▶ [What is expected] Exact reproduction of the data is required, with images excluded.

▶ [Data excerpt]
- - -

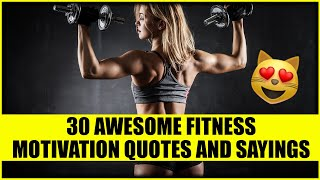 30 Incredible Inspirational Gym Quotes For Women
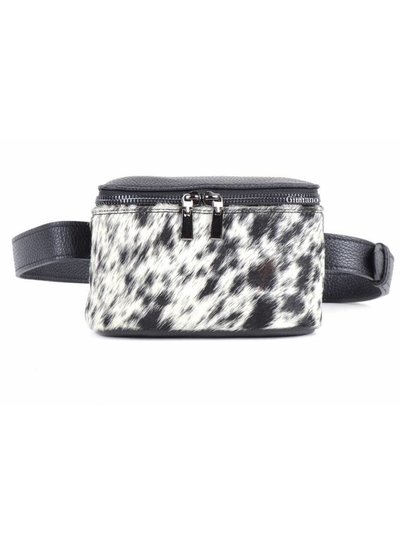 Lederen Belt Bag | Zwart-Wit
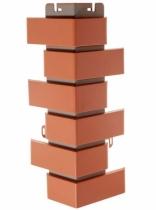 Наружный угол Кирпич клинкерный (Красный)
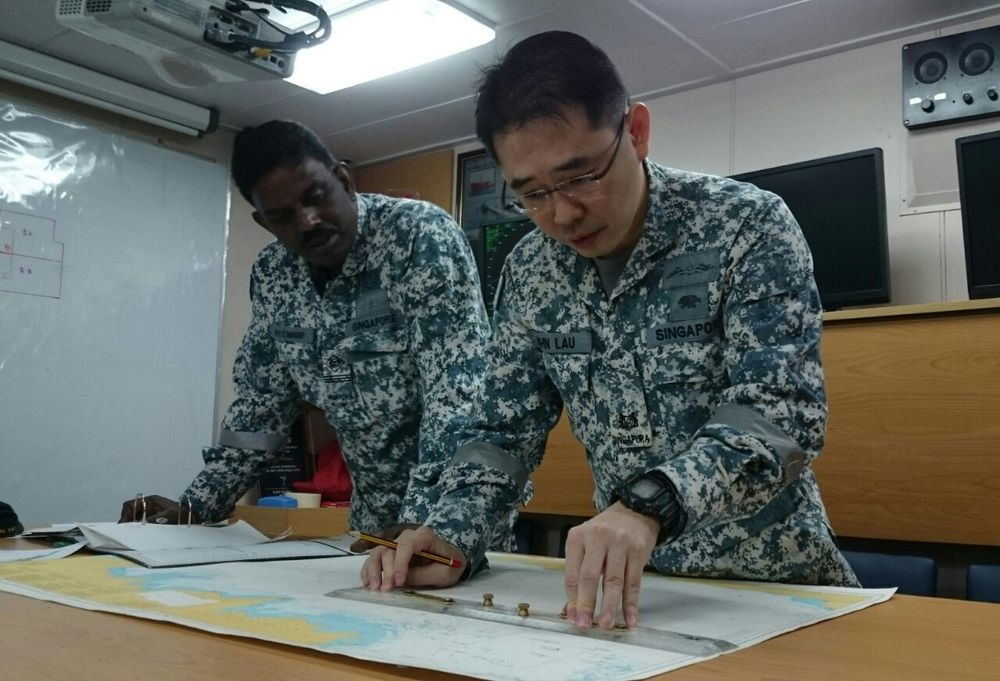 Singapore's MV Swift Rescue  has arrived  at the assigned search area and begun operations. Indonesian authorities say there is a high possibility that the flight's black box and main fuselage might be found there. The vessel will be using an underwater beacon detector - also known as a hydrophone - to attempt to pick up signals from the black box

- - -

▶ [Exercise response]
 30 Incredible Inspirational Gym Quotes For Women
 Lederen Belt Bag | Zwart-Wit
 Наружный угол Кирпич клинкерный (Красный)
 Singapore's MV Swift Rescue  has arrived  at the assigned search area and begun operations. Indonesian authorities say there is a high possibility that the flight's black box and main fuselage might be found there. The vessel will be using an underwater beacon detector - also known as a hydrophone - to attempt to pick up signals from the black box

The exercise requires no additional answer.